• Problem description
Pick out every line of the listing that contains the word "masks", and copy each of those lines.

── Recorded information

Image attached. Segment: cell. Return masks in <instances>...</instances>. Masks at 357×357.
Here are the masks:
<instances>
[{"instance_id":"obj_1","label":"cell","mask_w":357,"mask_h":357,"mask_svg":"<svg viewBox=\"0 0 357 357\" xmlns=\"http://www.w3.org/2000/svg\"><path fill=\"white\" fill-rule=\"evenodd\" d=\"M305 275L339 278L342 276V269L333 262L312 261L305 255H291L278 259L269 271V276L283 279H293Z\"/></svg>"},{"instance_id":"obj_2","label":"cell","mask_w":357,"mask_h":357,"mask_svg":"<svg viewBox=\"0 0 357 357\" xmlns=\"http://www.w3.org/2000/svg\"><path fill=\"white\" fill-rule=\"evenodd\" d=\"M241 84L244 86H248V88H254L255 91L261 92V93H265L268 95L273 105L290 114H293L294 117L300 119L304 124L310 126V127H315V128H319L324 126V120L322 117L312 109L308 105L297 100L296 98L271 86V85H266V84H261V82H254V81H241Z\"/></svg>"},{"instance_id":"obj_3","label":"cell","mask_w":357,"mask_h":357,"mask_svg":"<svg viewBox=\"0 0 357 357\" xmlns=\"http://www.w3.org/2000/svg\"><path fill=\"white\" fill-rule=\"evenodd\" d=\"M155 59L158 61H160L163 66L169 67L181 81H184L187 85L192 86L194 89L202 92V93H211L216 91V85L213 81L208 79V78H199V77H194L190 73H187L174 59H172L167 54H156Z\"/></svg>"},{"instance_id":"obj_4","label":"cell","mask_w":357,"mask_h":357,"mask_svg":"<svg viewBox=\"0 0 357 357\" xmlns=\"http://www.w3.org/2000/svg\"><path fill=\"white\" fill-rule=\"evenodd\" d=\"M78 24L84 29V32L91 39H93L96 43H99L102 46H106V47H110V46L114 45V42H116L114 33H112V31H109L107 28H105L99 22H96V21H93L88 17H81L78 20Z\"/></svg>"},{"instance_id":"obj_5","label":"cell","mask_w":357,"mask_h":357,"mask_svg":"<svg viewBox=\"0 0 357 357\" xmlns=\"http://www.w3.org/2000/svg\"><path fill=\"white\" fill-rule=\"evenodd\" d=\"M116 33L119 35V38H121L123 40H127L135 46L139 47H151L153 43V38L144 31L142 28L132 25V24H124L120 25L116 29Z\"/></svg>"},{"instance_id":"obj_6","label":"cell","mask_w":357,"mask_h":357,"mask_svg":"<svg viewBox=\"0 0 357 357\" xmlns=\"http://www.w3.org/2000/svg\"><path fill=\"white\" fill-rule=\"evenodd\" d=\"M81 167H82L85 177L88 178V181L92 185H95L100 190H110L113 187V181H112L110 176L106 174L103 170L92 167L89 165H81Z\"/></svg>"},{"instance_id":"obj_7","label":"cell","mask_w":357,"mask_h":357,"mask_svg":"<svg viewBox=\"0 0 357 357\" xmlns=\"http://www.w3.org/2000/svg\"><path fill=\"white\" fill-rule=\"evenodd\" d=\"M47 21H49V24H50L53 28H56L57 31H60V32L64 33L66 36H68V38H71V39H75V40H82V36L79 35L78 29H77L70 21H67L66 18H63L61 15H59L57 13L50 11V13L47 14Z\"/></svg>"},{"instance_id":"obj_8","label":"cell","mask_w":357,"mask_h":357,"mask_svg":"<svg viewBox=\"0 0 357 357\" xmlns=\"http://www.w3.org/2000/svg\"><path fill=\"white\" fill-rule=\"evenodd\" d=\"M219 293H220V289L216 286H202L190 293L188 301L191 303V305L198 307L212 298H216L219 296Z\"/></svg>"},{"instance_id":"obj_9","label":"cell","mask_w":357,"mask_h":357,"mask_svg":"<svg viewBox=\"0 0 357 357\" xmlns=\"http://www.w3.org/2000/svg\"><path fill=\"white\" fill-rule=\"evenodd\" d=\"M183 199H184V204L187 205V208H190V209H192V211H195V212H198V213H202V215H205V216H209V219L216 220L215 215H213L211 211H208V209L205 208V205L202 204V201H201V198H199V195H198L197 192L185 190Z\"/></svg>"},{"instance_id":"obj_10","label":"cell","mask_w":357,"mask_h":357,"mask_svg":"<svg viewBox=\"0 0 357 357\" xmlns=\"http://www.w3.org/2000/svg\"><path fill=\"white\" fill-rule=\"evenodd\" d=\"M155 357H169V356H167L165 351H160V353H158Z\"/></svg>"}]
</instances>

────

• Complete answer
Image attached. Segment: cell. Return masks in <instances>...</instances>. Masks at 357×357.
Here are the masks:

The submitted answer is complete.